The thing to avoid is an app that pulls in a large front-end framework to display four links. Check the app's reviews for speed complaints, and run your article template through Shopify's built-in store speed report before and after. If the number barely moves, you're fine.
Frequently asked questions
Does Shopify have related posts built in?
No. The Shopify blog has no native related-posts feature. You add one either by editing your article template with Liquid or by installing a related-posts app from the Shopify App Store.
How do I show related blog posts in Shopify without an app?
Edit sections/main-article.liquid in your theme and add a Liquid loop that pulls posts sharing the current article's tags (see the code above). It's free and works, but it lives inside your theme, so a theme change or update can remove it.

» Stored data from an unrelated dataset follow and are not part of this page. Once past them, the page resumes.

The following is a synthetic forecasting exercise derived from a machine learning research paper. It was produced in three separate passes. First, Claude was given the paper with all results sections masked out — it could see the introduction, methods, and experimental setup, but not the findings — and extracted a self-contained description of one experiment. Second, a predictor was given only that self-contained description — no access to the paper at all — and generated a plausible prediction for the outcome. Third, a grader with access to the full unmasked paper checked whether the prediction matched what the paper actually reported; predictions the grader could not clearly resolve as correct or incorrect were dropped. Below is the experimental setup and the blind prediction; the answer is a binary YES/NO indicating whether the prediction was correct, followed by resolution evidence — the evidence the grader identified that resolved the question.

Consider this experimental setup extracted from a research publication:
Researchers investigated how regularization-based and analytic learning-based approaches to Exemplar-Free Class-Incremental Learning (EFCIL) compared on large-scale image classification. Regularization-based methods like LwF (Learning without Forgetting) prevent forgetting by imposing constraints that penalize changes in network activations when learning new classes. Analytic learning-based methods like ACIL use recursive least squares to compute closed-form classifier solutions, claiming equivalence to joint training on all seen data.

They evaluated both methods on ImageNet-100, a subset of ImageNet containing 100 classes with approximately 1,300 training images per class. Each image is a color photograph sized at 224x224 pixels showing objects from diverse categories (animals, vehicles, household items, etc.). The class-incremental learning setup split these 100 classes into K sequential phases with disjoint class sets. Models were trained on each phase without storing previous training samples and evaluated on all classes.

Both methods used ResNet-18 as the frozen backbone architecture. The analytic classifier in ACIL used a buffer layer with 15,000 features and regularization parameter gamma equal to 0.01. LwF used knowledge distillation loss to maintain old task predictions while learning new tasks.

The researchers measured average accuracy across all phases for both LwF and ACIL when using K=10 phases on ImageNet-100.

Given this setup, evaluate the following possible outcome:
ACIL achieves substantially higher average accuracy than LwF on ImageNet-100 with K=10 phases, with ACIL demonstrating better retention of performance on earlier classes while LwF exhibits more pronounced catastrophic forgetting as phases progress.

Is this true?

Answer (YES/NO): YES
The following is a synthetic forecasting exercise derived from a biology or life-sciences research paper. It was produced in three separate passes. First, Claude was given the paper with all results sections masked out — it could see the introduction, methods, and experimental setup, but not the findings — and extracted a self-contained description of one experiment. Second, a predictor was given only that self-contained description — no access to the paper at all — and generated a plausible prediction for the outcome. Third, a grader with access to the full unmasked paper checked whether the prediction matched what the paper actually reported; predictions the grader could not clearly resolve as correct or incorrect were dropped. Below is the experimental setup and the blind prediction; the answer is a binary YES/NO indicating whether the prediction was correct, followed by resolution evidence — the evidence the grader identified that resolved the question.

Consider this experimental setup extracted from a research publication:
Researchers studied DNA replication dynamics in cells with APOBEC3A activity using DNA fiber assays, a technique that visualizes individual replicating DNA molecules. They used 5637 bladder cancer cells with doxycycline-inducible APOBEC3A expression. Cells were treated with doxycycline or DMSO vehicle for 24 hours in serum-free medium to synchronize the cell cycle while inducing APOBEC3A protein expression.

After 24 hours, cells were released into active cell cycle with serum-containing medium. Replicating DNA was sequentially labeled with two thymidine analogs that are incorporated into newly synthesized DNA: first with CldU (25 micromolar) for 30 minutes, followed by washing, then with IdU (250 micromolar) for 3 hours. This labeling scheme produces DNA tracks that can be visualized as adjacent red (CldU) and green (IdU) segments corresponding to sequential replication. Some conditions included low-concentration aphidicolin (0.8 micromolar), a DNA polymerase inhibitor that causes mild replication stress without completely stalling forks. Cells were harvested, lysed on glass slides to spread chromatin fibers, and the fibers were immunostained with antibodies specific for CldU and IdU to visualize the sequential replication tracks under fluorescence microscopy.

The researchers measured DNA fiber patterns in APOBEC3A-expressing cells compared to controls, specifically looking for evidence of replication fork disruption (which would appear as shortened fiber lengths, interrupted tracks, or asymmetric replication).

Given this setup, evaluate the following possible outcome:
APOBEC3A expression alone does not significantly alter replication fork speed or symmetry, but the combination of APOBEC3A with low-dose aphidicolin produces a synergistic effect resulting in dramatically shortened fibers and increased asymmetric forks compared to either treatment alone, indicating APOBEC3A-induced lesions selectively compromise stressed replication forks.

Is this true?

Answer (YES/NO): NO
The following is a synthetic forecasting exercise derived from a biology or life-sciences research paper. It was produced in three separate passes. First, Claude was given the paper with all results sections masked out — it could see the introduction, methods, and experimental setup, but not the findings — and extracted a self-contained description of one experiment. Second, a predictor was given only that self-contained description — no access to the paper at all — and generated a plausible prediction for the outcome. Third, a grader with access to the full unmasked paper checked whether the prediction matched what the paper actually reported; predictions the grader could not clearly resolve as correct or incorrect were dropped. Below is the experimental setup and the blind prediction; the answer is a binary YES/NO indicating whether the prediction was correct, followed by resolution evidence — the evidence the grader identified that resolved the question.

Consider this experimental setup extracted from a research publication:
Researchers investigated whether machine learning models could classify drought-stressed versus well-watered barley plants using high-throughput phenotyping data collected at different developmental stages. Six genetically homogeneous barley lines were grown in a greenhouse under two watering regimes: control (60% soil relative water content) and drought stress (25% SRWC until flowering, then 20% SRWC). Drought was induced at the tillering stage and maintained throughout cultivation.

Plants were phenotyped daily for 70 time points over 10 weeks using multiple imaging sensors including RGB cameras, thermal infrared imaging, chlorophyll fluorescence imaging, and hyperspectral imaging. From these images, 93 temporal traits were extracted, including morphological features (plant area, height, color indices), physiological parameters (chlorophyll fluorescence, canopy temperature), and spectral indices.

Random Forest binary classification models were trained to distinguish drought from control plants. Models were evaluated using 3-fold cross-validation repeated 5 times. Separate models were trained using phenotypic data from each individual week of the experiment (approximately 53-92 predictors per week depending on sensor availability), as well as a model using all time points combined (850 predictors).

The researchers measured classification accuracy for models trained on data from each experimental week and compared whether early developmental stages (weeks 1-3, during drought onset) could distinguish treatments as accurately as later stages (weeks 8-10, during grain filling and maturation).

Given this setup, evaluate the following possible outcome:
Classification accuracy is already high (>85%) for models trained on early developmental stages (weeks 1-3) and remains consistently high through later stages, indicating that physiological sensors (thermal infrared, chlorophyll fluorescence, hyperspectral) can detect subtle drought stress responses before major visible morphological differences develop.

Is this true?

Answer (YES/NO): YES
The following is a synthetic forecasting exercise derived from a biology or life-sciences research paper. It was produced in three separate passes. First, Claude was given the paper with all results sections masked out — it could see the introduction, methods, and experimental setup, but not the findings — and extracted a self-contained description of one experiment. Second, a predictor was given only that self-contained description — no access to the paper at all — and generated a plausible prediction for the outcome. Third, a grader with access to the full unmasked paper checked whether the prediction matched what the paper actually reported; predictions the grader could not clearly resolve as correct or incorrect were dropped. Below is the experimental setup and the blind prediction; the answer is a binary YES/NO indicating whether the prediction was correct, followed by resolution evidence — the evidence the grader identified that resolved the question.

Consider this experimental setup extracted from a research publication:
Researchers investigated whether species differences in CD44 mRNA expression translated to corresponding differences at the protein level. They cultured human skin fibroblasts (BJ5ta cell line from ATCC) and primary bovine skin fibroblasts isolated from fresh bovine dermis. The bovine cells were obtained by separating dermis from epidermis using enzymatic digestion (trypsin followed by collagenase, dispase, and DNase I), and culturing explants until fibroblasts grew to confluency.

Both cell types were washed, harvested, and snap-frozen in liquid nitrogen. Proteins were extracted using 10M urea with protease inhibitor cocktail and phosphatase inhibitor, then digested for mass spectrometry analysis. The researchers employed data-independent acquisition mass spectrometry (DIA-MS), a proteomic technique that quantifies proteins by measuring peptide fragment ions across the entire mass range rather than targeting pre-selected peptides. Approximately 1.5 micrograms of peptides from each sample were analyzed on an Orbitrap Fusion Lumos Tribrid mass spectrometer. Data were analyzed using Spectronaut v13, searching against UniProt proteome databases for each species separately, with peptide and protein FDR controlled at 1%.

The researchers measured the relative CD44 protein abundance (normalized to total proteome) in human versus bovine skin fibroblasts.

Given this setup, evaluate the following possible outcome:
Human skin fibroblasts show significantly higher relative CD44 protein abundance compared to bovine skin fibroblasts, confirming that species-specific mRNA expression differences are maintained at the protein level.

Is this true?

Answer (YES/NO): YES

Do related blog posts help SEO?
Yes, indirectly but reliably. They add internal links that build topic clusters and pass authority between your articles, they help Google crawl deeper into your blog, and they keep readers on your store longer — all signals that support rankings.
How many related posts should I show?
Three or four. Enough to give a real choice, few enough that each one looks like a deliberate recommendation rather than a list to scroll past.
Will related posts slow down my store?
A lightweight related-posts section won't move your speed score in any meaningful way. Only poorly built apps that load heavy scripts cause trouble — check reviews and test your speed before and after installing.
Where to start
If you run a small blog and like editing code, paste the Liquid snippet today and you'll have related posts before lunch. If you'd rather it match well, look right, and keep working the next time you change themes, that's what an app is for. Better Related Blog Posts installs in a couple of clicks and handles the matching for you — and either way, the win is the same: readers who finish one post and start another instead of leaving.
Better Related Blog Posts
Content-aware related posts that keep readers reading. Drops into any blog template. Free trial.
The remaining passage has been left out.